*AIM OF THE EXERCISE:*
Write the next part of the Harry Potter reread of The Goblet of Fire, Chapters 5 and 6, starting right after its final sentence.

*SELECTED TEXT:*
The Harry Potter Reread: The Goblet of Fire, Chapters 5 and 6

The Harry Potter Reread has come upon its first sampling of holiday cookies. If it is difficult to understand, that’s probably because it’s talking with its mouth full. Shame on the Reread.

We’re going to have a nice dinner and some shouting and eventually take a hike at dawn. It’s Chapter 5 and 6—Weasleys’ Wizard Wheezes and The Portkey.

Index to the reread can be located here! Other Harry Potter and Potter-related pieces can be found under their appropriate tag. And of course, since we know this is a reread, all posts might contain spoilers for the entire series. If you haven’t read all the Potter books, be warned.

 

Chapter 5—Weasleys’ Wizard Wheezes

Summary

Harry asks Fred and George what they fed Dudley, and they tell him about their Ton-Tongue Toffee, which they’ve spent months creating. Harry meets the older Weasley boys, Bill and Charlie. Arthur Weasley makes it back to tell the twins off, and accidentally makes mention that he’ll tell their mother… which causes Molly to appear. While she’s busy shouting down her offspring, Harry, Ron, Hermione, and Ginny head upstairs only to be stopped by Percy. He’s very annoyed at all the noise while he’s trying to get work done for the Ministry of Magic. Percy is now working at the Department of International Magical Cooperation.

Ron and Ginny tell Harry about Fred and George’s business venture—Weasleys’ Wizard Wheezes. They have order forms for the items they’ve been making, and told Molly that they wanted to open a joke shop after finishing school. Molly is beside herself over it.

The kids help to set the tables outside and sit down to a lovely dinner with the whole family. Ron quietly asks about Sirius, and Harry tells his friends that he has heard from his godfather… but he decides not to tell them about his scar hurting.

Stored data entries

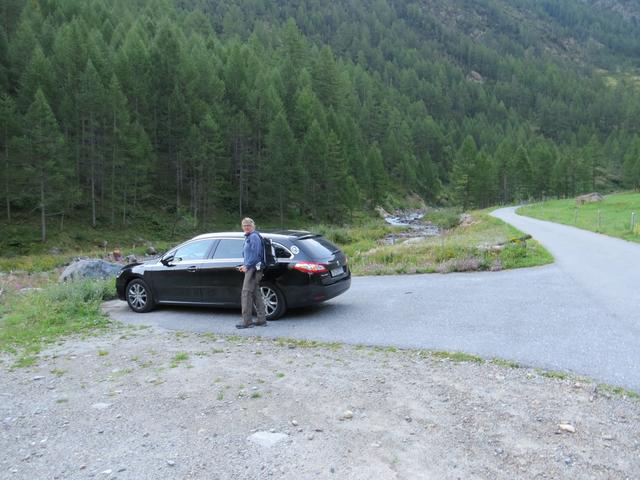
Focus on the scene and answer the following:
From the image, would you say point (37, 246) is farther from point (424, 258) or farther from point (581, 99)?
point (581, 99)

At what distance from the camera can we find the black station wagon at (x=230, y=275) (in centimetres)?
987

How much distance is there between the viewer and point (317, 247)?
10.4 metres

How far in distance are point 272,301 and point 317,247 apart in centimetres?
149

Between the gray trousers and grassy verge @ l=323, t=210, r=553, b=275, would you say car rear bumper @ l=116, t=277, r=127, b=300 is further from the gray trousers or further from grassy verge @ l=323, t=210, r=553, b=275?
grassy verge @ l=323, t=210, r=553, b=275

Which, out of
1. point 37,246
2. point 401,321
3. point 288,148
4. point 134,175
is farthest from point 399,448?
point 288,148

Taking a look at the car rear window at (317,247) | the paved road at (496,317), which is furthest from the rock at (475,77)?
the car rear window at (317,247)

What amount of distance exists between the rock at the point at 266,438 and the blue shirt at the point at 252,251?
15.8 ft

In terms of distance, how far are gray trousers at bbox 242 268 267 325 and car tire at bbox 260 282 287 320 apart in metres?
0.37

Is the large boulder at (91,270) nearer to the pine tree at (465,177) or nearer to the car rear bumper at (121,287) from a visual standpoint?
the car rear bumper at (121,287)

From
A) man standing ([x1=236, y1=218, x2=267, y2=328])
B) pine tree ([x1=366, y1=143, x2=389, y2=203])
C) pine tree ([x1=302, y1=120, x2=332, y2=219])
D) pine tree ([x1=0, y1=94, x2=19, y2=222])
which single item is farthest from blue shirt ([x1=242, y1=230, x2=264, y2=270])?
pine tree ([x1=366, y1=143, x2=389, y2=203])

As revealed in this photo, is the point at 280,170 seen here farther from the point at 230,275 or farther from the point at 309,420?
the point at 309,420

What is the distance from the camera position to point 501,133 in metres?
137

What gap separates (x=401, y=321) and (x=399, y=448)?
5039 millimetres

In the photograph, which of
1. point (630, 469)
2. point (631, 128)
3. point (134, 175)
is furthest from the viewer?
point (631, 128)
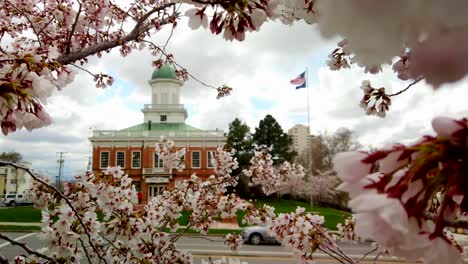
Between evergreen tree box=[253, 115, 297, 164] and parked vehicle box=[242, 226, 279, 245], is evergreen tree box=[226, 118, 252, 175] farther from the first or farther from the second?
parked vehicle box=[242, 226, 279, 245]

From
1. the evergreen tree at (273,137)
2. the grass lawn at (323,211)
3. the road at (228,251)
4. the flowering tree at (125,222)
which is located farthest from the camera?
the evergreen tree at (273,137)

*YOUR RESPONSE:*
Commentary

So, one of the things that Arthur brings up when he lays into the twins is how his department at the Ministry is constantly working to ensure that Muggles aren’t mistreated by wizards. Which begs some very interesting questions about how Muggles are viewed in the wizarding world in general, and what sort of “mistreatment” they can expect. It’s not all that surprising, I think; if you had a great deal of power that most of the population was not aware of, you’d be bound to misuse it pretty frequently, either by accident or design. And it seems likely to me that the prank Fred and George pull is actually on the mild end of what wizards ordinarily do to non-magic peoples.

It’s one thing to have departments dedicated to fixing accidents that are bound to occur from having the Muggle and wizarding communities fitting alongside one another without contact, but they’re doing a lot more than accident control. The Ministry is probably constantly modifying the memories of people who encounter drunk wizards angling for a bit of fun. Pretty creepy-making, the longer you think about it. We’ve probably all had our memories modified at some point…

Bill! Charlie! Bill and Charlie! Aw. I luv you guys. I also love how Rowling’s (and thus Harry’s) perception of “cool” is pretty gosh darn dated at this point. Bill has long hair and an earring. Aw, yeah. Sizzle.

Regardless of what you may think of the Weasley twins’ product line, there is a very clear parallel here for creatives and entrepreneurs who are children in more traditional families. The way that Molly goes on about how Fred and George are wasting their potential is akin to someone bemoaning their kid’s choice to become a comedian or a painter or the owner of a cupcake shop. Mrs. Weasley wants her kids to be successful, and in her mind “success” equates to a respectable job with benefits that will impress Old World sensibilities. So far her kids have done well in that arena: Bill works for the bank no matter how he dresses, Percy is now working for the Ministry, and Charlie works with dragons (which in my mind would equate to something like a marine biologist in the Muggle world—cool, but still respectable and “serious” work).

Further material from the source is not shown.